Видный масон, руководитель ложи «Избранного Михаила», член «Ордена русских рыцарей», позже – Союза спасения, затем председатель Коренного совета Союза благоденствия и участник его петербургского совещания 1820 г., надворный советник, художник-медальер, почетный член Академии художеств граф Ф. П. Толстой[711]
, с 1821 г. отошедший от движения и не знавший о заговоре, был реальным свидетелем «возмущения 14 декабря». Он находился в самой гуще событий, в толпе любопытствующих у забора строящегося Исаакиевского собора. «Неужели это в самом деле бунт… возмущение против царя и правительства, – думал он, – но как зачинщики этого явного восстания не понимают, что оно обречено на поражение, поскольку их не поддерживает… главная сила… при подобном предприятии… масса простого народа»[712]. Понимая, что начнется стрельба и восставшие побегут на Васильевский остров, где Толстой жил с семьей в доме № 2 на 3-й линии у Академии художеств, он поспешил домой. Но вскоре в их дом постучались два обескураженных просителя – унтер-офицеры Московского полка, один молодой и второй пожилой, раненый, которые не понимали, что происходит. Дав приют и послав за частным лекарем, Толстой стал их расспрашивать о случившемся, тогда старик сказал: «В 15-ти сражениях был я против неприятелей в разных войнах, нигде не был ранен, а теперь, может, от картечи своих – придется умереть. Бог судья офицерам, которые нас до этого довели»[713]. Вскоре Толстому доложили, что генерал-адъютант А. Х. Бенкендорф расположился с частью войск, преданных Николаю I, у обелиска «Румянцева победам». Тогда граф уведомил генерала, что в его доме находится раненый. Вскоре приехали сани и увезли унтер-офицера в лазарет Финляндского полка на Большом проспекте. Около 8 часов вечера во двор дома Толстого стали стекаться другие «бунтовщики» – солдаты-московцы, которые говорили, что пришли «не бунтовать на площадь, а только заступиться за законного наследника престола, великого князя Константина Павловича, которому вся Россия уже присягнула, а теперь, по словам господ офицеров, у него хотят отнять трон». Когда же Толстой им рассказал о завещании Александра I, об отказе от престола цесаревича, «солдатики сильно опечалились, опустили головы и сказали: “Значит, господа офицеры нас обманули… Это им грех великий! За что же они за верность нашу царю и отечеству нас загубили навеки!”»[714].Ф. П. Толстой занимал руководящие позиции в тайном обществе, не только знал его «сокровенную» политическую цель, но и принимал участие в обсуждении вопроса об установлении республиканского правления в России. Тем не менее по повелению Николая I он был только вызван в Следственный комитет 15 февраля 1826 г. и давал показания без ареста. И хотя члены комитета были прохладно сдержанны в отношении подследственного[715]

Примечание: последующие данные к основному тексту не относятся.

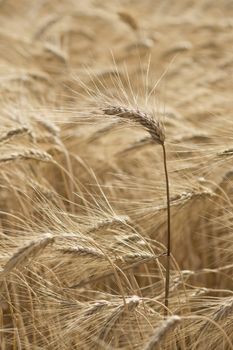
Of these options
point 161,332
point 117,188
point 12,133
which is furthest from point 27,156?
point 161,332

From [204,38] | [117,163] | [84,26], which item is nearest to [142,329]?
[117,163]

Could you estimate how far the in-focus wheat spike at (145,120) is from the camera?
1.99 m

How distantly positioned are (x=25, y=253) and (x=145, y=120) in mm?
501

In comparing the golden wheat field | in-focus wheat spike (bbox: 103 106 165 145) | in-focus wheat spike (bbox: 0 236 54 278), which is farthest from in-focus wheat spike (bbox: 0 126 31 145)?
in-focus wheat spike (bbox: 0 236 54 278)

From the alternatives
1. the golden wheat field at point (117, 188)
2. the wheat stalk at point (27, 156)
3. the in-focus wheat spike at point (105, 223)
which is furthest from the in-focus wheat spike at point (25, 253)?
the wheat stalk at point (27, 156)

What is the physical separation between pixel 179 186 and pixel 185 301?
Answer: 378 mm

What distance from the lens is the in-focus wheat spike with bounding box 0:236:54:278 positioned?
1750 mm

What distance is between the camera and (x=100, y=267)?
2096 millimetres

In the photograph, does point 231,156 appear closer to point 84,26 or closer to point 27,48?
point 27,48

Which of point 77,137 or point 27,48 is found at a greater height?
point 27,48

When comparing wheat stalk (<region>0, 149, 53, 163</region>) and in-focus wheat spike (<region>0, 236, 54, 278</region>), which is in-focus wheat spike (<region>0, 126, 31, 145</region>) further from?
in-focus wheat spike (<region>0, 236, 54, 278</region>)

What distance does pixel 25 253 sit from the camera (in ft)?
5.81

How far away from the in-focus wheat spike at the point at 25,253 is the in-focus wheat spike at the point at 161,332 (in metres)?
0.35

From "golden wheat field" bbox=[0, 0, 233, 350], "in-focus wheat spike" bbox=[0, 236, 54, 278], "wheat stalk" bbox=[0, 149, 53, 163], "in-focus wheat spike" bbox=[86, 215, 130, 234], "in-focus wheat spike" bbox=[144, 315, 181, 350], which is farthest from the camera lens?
"wheat stalk" bbox=[0, 149, 53, 163]
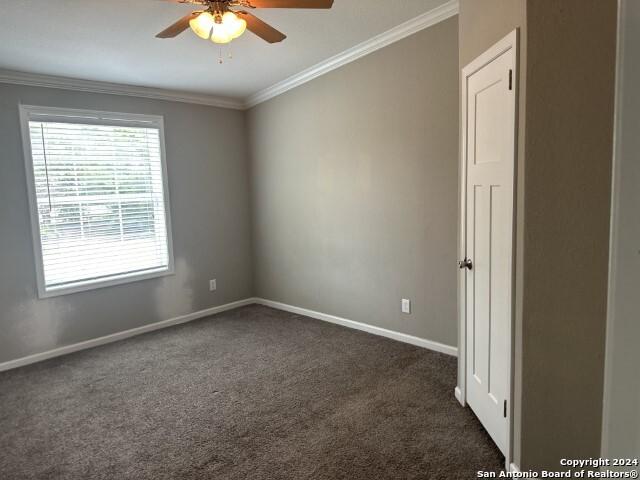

, последовало высочайшее повеление «оставить без внимания»[716].Возвращаясь к сочинению Ансело и его рассуждениям о 14 декабря 1825 г., можно констатировать компилятивность, т. е. заимствование им не только характеристик, но и идей. Вполне в рамках российского официоза восстание определено как «заговор», а его участники – «заговорщики». Дело в том, что европейский дипломатический корпус в Петербурге был информирован о военном выступлении в российской столице уже 16 декабря 1825 г. В этот день управляющий российского МИД граф К. В. Нессельроде пригласил на прием полномочных послов трех держав-союзниц. В своем выступлении перед ними, он, по повелению Николая I, стремясь рассеять всяческие сомнения в законности нового царствования, ослабить династическую и усилить политическую составляющую, сообщил, что все произошедшее стало результатом «обширного заговора с целью установления конституционного правления». Глава французского посольства гр. П.-Л.-О. Лаферроне в таком же духе отправил донесение в Париж и заверил Нессельроде, что цензура в его стране будет усилена[717]
. Поэтому неудивительно, что Ансело, вслед за французскими газетами, которые напечатали первые сообщения о «русском заговоре» в начале января 1826 г.[718], когда он еще был в Париже, воспроизводил российскую официальную версию.Помимо этого, вслед за Ф. П. Толстым Ансело подчеркивал эгоистическую недальновидность «заговорщиков-аристократов», не видевших в своих «рабах, жизнь которых они получили в наследство», социальную силу и не стремившихся использовать народный потенциал. Безусловно, некоторые из них, «воспитанные на благородных идеях, следуя своему экзальтированному воображению, мечтали о новых судьбах для народа, которому, как им казалось, они служили», но «который не понимали». Французский писатель подчеркивал: «Говорят, что эти могущественные аристократы взялись за оружие во имя свободы. Но не для себя ли одних алкали они свободы? Они пытались вырваться из-под ига верховной власти – какое же отношение к этому заговору аристократов имел народ?»[719]